LISTED RECORDS:

(begin)

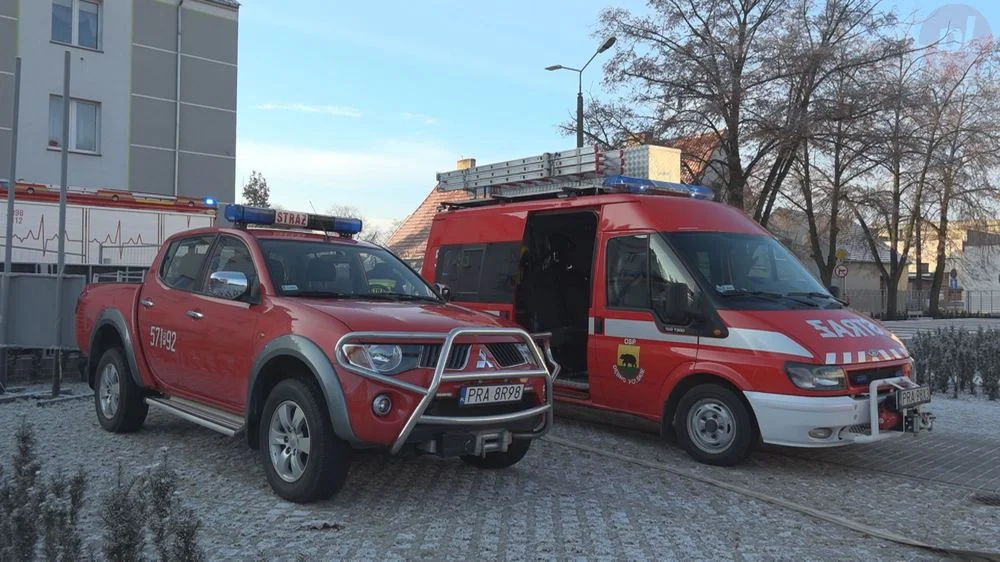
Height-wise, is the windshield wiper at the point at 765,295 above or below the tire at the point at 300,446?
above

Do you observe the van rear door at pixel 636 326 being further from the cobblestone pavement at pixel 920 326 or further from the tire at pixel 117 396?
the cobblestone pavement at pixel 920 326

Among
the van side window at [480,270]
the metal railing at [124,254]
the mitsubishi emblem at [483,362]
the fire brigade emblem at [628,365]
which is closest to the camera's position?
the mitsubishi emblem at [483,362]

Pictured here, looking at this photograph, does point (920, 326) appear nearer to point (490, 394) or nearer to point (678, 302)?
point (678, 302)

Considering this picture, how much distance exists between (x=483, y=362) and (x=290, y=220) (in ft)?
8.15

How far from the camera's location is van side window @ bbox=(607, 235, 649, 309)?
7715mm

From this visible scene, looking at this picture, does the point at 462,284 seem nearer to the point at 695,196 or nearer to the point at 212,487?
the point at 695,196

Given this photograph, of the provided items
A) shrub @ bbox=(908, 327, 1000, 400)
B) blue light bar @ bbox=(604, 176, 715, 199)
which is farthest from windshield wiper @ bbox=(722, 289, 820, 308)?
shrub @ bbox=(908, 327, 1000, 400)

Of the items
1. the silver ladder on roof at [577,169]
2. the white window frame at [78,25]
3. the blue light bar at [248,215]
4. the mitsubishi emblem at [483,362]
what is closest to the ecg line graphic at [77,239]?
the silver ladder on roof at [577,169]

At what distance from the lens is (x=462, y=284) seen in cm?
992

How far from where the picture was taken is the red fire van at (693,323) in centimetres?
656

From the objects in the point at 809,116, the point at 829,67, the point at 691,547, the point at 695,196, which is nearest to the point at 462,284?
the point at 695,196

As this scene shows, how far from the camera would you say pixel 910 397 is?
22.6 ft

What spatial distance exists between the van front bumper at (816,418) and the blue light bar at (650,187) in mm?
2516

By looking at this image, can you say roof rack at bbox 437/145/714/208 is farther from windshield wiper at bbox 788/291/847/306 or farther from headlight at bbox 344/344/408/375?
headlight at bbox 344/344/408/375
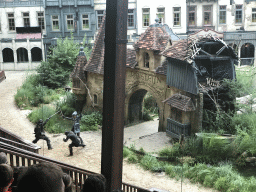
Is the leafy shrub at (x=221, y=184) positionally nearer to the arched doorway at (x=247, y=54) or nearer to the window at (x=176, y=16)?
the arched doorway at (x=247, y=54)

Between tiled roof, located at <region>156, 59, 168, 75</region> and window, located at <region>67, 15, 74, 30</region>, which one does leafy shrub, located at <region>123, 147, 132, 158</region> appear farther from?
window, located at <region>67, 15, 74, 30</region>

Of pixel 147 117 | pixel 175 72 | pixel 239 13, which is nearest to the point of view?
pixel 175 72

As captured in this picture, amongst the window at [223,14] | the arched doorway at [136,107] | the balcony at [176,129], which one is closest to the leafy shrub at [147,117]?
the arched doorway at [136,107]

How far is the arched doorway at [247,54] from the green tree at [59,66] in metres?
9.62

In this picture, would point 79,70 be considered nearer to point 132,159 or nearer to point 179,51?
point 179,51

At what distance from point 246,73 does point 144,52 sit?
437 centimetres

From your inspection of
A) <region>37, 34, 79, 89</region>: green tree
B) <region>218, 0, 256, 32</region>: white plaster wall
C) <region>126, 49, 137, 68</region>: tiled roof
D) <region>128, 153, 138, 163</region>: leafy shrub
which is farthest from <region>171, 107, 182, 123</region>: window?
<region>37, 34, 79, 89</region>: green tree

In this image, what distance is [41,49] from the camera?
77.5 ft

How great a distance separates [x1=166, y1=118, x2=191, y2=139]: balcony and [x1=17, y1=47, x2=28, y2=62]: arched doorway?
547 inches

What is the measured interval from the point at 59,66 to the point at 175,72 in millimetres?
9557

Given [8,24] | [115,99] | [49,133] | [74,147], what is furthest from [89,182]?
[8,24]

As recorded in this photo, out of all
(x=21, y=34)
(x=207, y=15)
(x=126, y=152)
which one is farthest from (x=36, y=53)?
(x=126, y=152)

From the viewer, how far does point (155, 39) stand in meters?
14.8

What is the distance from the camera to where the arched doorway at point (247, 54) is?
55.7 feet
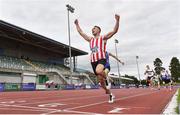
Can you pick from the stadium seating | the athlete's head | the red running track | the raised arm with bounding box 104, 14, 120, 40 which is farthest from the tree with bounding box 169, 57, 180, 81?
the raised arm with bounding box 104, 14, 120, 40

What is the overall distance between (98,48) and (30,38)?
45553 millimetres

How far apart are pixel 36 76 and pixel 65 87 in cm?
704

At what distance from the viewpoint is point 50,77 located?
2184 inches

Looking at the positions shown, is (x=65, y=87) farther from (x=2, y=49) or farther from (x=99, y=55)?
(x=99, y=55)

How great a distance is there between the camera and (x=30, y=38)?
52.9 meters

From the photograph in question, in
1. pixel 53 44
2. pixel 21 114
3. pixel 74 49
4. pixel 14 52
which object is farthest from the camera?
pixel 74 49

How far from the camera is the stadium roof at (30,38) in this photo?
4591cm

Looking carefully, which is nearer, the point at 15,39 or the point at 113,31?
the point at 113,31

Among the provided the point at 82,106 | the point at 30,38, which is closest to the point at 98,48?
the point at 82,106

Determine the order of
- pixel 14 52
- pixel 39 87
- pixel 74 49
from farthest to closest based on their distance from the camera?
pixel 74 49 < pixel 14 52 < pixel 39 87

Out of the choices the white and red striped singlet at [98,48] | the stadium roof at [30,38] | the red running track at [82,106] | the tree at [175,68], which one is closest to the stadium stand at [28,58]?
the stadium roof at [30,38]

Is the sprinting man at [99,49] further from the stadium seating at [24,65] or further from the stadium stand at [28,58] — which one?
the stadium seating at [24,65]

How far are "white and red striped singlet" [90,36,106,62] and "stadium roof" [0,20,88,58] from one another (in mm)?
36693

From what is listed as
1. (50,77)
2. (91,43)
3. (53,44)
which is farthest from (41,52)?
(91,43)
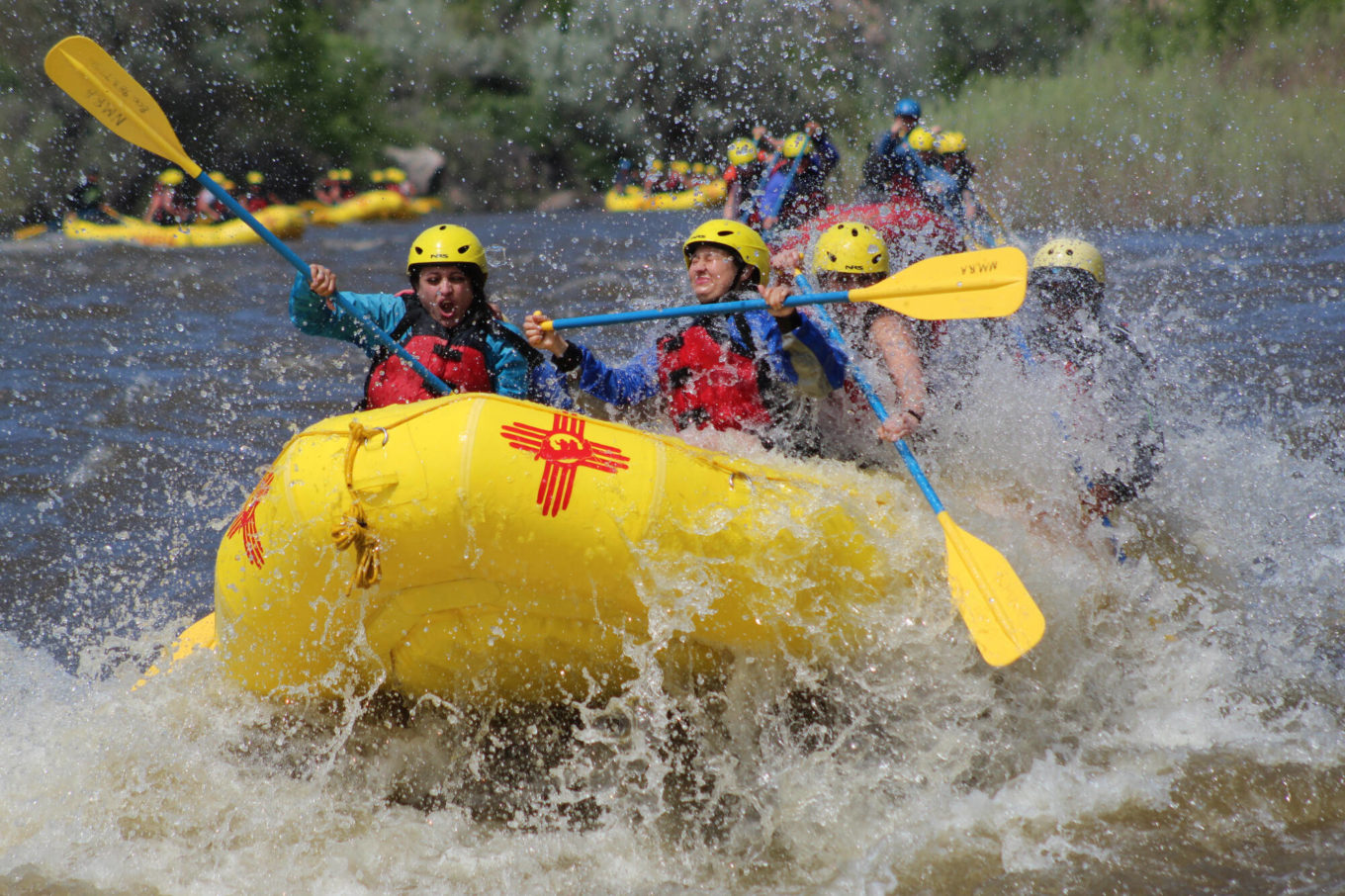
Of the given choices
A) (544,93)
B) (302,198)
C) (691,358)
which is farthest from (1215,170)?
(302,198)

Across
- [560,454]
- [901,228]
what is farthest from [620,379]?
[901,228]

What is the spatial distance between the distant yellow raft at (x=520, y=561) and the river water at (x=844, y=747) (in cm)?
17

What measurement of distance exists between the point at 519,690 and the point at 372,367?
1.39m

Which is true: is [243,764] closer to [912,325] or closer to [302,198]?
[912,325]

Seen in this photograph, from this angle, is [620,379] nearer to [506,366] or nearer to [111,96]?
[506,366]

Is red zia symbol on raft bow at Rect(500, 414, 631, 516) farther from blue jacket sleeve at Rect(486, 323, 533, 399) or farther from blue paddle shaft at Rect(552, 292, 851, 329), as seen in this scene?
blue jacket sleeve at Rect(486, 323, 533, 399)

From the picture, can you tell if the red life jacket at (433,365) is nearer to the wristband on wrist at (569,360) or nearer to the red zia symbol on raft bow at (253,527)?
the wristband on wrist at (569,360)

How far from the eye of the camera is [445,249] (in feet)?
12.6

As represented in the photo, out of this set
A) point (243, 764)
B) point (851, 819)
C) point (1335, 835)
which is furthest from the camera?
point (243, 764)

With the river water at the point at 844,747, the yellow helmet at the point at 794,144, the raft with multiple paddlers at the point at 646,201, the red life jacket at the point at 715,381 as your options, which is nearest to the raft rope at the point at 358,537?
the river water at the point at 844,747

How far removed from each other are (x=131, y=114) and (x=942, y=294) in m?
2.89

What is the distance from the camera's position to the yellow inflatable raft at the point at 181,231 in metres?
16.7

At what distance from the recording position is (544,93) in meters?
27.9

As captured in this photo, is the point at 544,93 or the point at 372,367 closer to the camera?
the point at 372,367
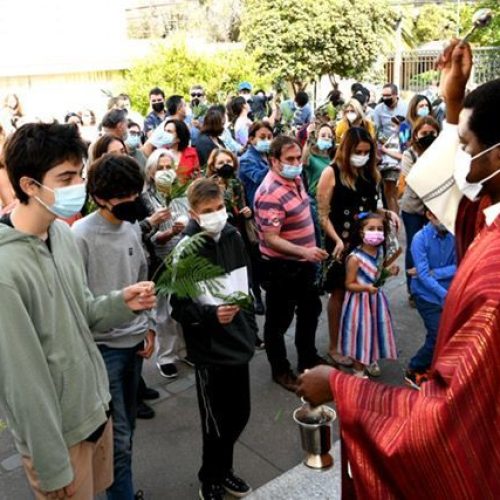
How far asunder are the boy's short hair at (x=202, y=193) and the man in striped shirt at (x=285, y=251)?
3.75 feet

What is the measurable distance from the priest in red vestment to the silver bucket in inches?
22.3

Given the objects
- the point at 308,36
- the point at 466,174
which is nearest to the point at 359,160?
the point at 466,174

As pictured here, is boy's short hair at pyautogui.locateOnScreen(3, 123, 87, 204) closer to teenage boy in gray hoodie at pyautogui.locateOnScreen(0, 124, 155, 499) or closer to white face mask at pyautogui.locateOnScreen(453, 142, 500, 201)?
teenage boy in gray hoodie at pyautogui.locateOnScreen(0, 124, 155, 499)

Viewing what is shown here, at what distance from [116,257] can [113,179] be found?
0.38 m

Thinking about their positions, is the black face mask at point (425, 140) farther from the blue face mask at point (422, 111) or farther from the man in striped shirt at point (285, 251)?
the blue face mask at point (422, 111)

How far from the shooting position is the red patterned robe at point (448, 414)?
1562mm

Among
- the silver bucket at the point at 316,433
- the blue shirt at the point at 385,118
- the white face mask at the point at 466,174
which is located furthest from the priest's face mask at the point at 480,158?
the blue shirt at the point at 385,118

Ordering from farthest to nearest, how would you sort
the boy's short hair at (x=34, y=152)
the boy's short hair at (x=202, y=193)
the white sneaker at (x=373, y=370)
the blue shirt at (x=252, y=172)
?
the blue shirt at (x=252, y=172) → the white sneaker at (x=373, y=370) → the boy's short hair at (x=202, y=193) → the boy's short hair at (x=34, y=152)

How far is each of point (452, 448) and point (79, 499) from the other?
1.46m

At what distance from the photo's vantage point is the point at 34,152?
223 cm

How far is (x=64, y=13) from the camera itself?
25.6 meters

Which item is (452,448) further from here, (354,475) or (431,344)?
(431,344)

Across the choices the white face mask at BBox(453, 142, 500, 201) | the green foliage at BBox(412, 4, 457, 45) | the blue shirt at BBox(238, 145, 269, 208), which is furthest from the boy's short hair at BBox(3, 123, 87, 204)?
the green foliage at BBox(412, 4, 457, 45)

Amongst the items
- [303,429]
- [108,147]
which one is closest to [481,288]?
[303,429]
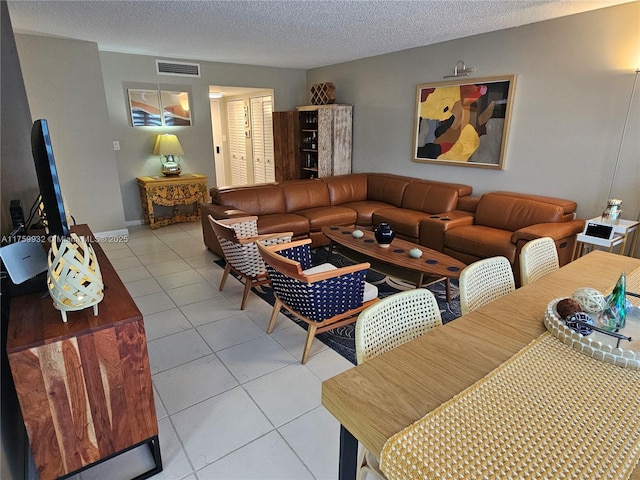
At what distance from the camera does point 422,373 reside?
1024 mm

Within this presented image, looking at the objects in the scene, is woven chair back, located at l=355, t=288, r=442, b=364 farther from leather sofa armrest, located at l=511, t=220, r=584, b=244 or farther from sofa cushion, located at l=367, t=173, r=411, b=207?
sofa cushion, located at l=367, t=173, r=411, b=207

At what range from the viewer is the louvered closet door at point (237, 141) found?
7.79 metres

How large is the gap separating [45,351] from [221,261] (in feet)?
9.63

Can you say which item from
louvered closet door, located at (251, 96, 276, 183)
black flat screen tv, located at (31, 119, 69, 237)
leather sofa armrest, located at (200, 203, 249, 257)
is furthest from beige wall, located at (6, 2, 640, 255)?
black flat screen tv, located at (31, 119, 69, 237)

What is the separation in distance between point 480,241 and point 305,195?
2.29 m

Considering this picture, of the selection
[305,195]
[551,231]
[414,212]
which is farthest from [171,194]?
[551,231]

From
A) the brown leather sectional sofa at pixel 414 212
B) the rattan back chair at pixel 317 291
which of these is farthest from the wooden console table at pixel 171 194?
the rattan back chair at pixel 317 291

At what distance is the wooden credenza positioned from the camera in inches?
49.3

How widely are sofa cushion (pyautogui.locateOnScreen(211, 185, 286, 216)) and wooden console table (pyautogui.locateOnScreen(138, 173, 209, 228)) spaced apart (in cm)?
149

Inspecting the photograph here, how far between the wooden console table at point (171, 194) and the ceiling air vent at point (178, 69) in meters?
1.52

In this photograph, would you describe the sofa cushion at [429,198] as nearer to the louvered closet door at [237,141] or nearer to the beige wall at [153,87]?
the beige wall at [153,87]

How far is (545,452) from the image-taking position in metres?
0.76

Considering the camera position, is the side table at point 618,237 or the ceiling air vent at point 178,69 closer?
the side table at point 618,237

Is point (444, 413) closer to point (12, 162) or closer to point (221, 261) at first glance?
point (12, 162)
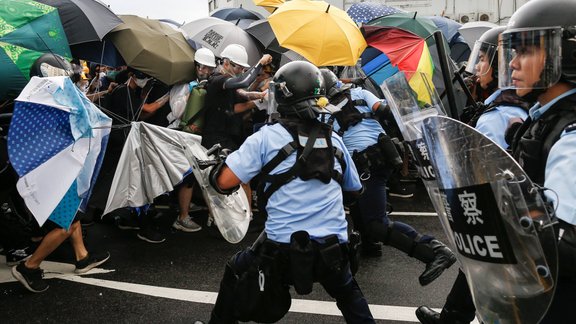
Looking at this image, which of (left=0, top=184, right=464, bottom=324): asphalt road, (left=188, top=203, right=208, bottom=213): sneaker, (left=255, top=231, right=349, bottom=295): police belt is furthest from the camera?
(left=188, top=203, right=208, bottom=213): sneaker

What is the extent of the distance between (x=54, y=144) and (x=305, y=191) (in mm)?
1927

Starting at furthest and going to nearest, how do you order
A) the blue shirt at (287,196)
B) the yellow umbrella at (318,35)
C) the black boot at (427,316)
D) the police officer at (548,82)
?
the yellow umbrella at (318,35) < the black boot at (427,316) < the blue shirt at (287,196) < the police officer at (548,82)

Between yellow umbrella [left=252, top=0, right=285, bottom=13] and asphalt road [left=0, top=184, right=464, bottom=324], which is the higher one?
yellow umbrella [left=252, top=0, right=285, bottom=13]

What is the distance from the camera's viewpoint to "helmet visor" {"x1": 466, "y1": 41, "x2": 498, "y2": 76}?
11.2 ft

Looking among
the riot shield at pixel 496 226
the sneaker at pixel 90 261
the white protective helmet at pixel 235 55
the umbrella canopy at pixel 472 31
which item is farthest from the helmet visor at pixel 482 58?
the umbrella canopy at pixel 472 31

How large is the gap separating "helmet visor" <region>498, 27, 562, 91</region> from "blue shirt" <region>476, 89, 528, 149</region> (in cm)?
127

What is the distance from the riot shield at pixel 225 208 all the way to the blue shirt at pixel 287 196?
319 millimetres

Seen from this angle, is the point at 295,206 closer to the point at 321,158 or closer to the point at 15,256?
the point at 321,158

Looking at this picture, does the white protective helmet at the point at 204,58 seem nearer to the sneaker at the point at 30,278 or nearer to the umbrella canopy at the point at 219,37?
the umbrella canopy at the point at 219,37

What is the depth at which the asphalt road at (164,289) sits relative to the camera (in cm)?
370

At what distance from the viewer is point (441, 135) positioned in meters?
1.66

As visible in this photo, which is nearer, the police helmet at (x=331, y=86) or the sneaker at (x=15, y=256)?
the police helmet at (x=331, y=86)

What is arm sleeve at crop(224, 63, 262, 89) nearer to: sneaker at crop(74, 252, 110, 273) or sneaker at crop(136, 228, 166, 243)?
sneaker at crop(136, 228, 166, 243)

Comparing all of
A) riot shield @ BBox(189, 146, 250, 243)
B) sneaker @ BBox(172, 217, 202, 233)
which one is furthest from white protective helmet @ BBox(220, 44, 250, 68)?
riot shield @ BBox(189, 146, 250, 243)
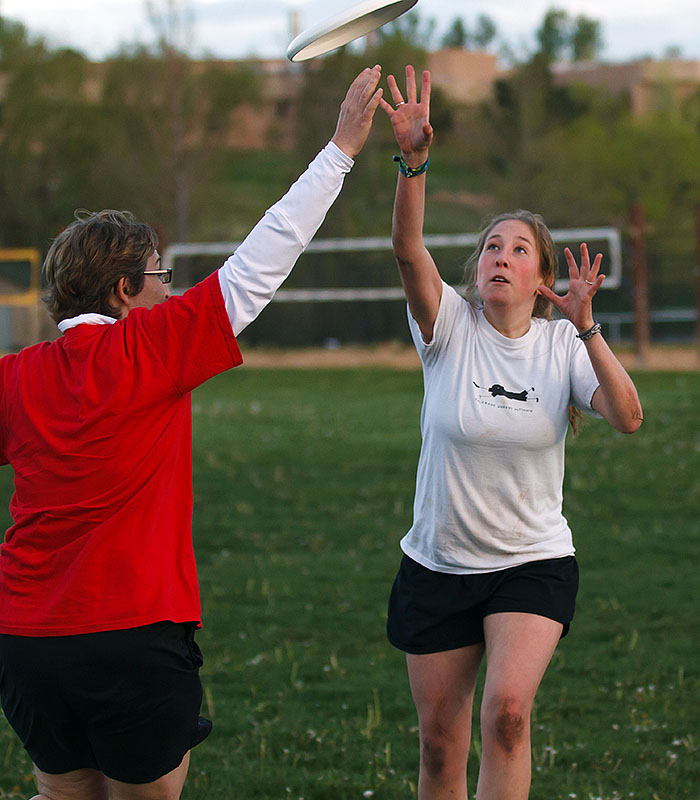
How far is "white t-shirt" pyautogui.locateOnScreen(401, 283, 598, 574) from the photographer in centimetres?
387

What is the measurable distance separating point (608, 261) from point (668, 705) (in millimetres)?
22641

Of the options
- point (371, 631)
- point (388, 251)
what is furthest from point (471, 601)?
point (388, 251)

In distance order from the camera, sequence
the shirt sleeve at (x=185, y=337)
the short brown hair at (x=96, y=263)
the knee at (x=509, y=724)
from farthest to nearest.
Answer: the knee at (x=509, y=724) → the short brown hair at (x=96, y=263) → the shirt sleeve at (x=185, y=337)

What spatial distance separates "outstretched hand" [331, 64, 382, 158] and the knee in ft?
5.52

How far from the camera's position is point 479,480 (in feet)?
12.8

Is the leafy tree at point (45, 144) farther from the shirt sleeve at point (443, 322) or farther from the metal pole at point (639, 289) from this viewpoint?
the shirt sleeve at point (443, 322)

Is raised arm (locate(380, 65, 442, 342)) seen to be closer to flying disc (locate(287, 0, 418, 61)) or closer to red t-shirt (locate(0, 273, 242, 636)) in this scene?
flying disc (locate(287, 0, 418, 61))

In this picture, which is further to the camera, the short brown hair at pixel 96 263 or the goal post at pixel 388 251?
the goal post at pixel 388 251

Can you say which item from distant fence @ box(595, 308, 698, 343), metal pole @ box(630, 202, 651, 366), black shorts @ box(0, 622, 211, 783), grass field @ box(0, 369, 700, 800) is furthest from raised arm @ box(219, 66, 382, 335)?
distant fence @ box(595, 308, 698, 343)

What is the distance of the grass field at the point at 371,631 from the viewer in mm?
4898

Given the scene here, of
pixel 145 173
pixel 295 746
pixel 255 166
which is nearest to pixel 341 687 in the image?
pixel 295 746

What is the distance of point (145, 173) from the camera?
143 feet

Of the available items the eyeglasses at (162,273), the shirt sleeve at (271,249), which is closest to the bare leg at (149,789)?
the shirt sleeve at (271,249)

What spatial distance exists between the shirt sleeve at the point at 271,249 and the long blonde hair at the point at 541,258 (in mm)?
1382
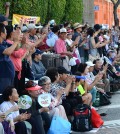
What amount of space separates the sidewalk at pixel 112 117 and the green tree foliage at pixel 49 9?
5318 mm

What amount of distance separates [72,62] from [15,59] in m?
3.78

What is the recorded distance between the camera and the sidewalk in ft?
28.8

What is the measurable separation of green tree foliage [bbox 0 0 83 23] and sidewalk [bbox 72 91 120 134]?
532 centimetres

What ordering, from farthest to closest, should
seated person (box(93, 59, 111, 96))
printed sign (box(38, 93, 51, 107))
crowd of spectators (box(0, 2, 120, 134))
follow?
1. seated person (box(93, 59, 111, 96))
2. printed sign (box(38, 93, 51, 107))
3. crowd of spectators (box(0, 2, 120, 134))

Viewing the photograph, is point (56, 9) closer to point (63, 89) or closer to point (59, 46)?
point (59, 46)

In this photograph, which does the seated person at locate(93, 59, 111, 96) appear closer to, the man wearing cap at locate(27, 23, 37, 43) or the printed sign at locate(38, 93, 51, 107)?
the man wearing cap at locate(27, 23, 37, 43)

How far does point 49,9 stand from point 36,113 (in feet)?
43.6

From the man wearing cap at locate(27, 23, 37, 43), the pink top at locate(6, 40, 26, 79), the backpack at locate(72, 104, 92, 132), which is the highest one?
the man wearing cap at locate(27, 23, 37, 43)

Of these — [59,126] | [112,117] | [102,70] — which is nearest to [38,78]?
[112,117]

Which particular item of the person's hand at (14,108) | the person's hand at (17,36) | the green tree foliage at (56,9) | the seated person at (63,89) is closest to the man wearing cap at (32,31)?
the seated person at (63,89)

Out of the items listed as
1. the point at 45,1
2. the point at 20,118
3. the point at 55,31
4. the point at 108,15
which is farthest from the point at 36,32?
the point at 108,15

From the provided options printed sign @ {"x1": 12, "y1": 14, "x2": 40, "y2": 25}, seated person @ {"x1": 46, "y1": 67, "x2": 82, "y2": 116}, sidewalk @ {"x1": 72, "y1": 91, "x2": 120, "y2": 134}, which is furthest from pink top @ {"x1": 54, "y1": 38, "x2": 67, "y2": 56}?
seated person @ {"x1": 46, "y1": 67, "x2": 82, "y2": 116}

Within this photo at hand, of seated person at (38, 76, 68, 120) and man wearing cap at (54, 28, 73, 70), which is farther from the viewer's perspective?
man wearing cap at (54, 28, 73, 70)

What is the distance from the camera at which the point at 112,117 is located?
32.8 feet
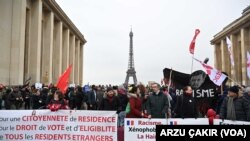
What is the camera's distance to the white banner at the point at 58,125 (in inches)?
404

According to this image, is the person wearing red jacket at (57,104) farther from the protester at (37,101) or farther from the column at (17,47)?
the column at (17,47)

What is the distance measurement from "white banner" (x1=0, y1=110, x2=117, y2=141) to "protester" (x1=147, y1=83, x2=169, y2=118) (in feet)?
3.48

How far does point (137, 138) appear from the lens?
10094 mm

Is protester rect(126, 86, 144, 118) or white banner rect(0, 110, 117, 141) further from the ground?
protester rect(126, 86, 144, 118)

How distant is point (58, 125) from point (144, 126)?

(end)

SHORT PROBLEM: Update the material starting at the line that contains "Seen from this" and ending at the line that contains "Answer: the knee", replacing "white t-shirt" with "white shirt" and keeping everything else the same. Leave the pictures out of your answer.

SOLUTION FOR THIS PROBLEM:
Seen from this angle, is the point at 295,206 closer to the point at 321,158 or closer to the point at 15,256?
the point at 321,158

Looking at this picture, does the white protective helmet at the point at 204,58 seem nearer to the sneaker at the point at 30,278 or nearer to the umbrella canopy at the point at 219,37?
the umbrella canopy at the point at 219,37

What is the depth at which the asphalt road at (164,289) sits relative to the camera (in cm)?
370

At what distance from the viewer is point (441, 135) positioned in meters?
1.66

As visible in this photo, which is nearer, the police helmet at (x=331, y=86) or the sneaker at (x=15, y=256)?
the police helmet at (x=331, y=86)

What is arm sleeve at crop(224, 63, 262, 89) nearer to: sneaker at crop(74, 252, 110, 273) or sneaker at crop(136, 228, 166, 243)?
sneaker at crop(136, 228, 166, 243)

Comparing all of
A) riot shield @ BBox(189, 146, 250, 243)
B) sneaker @ BBox(172, 217, 202, 233)
which one is furthest from white protective helmet @ BBox(220, 44, 250, 68)?
riot shield @ BBox(189, 146, 250, 243)
How far is "white shirt" pyautogui.locateOnScreen(401, 283, 598, 574) from the photographer in centimetres?
387

What is the measurable distance separating point (608, 261) from point (668, 705) (in millimetres)?
22641

Of the options
- point (371, 631)
- point (388, 251)
what is furthest from point (471, 601)?
point (388, 251)

In distance order from the camera, sequence
the shirt sleeve at (x=185, y=337)
the short brown hair at (x=96, y=263)
the knee at (x=509, y=724)
from farthest to nearest.
Answer: the knee at (x=509, y=724) → the short brown hair at (x=96, y=263) → the shirt sleeve at (x=185, y=337)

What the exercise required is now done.